Small RNA Library Prep Kit for Illumina (Indexes 25-48)

Product Description

• Optimized for low input RNA, especially from bodily fluids such as plasma or serum at 1ng of RNA
• Simple and quick workflow: library could be prepared in less than 5 hours
• No gel purification for selected types of samples
• Protocol optimized for RNA isolated from different types of input, including liquid biopsies (blood, plasma, serum and urine)

The Small RNA Library Prep Kit for Illumina developed by Norgen is optimized for the generation of small RNA-seq libraries from bodily fluids.

It comprises all the reagents and components required to generate small RNA libraries to be used for next generation sequencing on an Illumina platform. A purification module is also provided for rapid purification of nucleic acid products generated at various steps of the workflow.

The purification module utilizes Norgen’s patented resin technology which enhances recovery of desired library intermediates or final products. The library prep workflow could be used for different forms of input including purified total RNA or enriched small RNA, as well as RNA from low content inputs such as plasma, serum and urine. To improve sequencing results when analyzing serum samples, the Norgen Abundant Sequence Depletion Kit (Cat# 63440-NB / 63540-NB) can be used to specifically remove an abundant RNA in human plasma/serum that usually takes up > 50% reads of a standard small RNA-Seq run.

How it works

Performance Data

Figure 1. An example of a purified small RNA library on an Agilent 2100 Bioanalyzer using a High Sensitivity DNA Chip. The library was prepared using a mixture of synthetic microRNAs as an input. A single peak of ~ 141 bp was obtained and could be used directly for analysis on an Illumina next-generation sequencing platform

Figure 2. An example of a small RNA library on resolved on a 6% Novex® TBE PAGE gel. The library containing microRNAs resolved at around 140 bp and migrated just below the 150 bp marker of the provided NGS MW Ladder. The NGS Control Ladder contains two bands for alignment during band excision. The top band co-migrate with the expected size of library construct containing mainly microRNAs (~140 bp). The bottom band co-migrate with the expected size of an adaptor-adaptor-ligation product (~ 120 bp) that should be excluded.

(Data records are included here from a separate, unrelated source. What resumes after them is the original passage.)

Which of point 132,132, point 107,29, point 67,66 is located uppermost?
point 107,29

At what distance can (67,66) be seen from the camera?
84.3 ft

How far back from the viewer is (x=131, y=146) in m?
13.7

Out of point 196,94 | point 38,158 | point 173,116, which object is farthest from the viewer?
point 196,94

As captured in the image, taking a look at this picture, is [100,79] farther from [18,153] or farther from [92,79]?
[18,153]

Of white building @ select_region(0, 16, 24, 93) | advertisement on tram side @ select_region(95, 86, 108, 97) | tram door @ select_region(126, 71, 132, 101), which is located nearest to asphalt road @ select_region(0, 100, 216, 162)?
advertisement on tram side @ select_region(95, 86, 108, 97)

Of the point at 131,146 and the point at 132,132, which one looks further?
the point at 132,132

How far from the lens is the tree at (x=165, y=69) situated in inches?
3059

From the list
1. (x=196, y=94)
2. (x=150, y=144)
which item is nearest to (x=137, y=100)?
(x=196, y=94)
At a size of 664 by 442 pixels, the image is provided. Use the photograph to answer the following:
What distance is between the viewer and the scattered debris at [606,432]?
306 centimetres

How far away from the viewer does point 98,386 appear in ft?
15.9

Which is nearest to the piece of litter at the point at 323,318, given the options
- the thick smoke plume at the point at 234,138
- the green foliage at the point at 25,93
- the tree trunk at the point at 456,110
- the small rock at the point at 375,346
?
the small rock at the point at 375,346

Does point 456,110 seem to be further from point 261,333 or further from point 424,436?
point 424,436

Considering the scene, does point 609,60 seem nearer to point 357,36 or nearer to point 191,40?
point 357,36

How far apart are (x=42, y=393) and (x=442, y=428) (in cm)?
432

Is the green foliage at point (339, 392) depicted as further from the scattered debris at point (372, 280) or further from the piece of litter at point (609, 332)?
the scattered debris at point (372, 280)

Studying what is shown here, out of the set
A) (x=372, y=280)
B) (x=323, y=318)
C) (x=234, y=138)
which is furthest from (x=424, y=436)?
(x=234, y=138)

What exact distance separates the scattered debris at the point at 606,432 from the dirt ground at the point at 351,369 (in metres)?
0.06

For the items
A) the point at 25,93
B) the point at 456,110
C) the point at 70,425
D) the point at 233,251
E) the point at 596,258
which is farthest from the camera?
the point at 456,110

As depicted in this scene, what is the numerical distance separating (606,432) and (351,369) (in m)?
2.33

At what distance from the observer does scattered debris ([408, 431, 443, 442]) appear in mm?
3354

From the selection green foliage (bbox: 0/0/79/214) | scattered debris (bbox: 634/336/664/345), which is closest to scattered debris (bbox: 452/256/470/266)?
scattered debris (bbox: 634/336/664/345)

Figure 3. Superb reproducibility of constructing small RNA (microRNA) sequencing libraries from liquid biopsies samples with low RNA abundance. Total RNA was prepared from 200 µL of EDTA-plasma using Norgen's Plasma/Serum RNA Purification Mini Kit (Cat# 55000-NB). Small RNA libraries (four replicates) were prepared from purified RNA using Norgens Small RNA Library Prep Kit for Illumina (Cat# 63600-NB) without the use of gel purification (prep time of ~ 5 hours). The resulting libraries were sequenced on Illumina's MiSeq system using v3 chemistry. Reads were mapped to microRNAs and normalized to reads per million. Pairwise-comparisons of microRNA expression among all replicates were performed. High correlations (or reproducibility) were observed among all replicates with an average of over 99%.

Figure 4. Combining true total RNA purification technology with robust production of small RNA (microRNA) sequencing libraries from RNA purified from whole blood and preserved blood. Total RNA was prepared from either whole blood or collected in Paxgene™ or Tempus™ blood tubes using Norgens Total RNA Purification Plus Kit (Cat# 48300-NB), Preserved Blood RNA Purification Kit II (for use with Paxgene™ Blood RNA Tubes) (Cat# 43500-NB) or Preserved Blood RNA Purification Kit I (for use with Tempus™ Blood RNA Tubes) (Cat# 43400-NB), respectively, in duplicates. Small RNA libraries were prepared from purified RNA using Norgen's Small RNA Library Prep Kit for Illumina (Cat# 63600-NB). The resulting libraries were sequenced on Illumina's MiSeq system using v3 chemistry. Reads were mapped to microRNAs and normalized to reads per million. Pairwise-comparisons of microRNA expression among all replicates were performed. High correlations (or reproducibility) were observed among all replicates of each blood tube with an average of over 99% (Panel A). Moreover, all three types of blood samples yielded similar numbers of microRNA detected (Panel B) with highly correlated expression profiles (Panel C).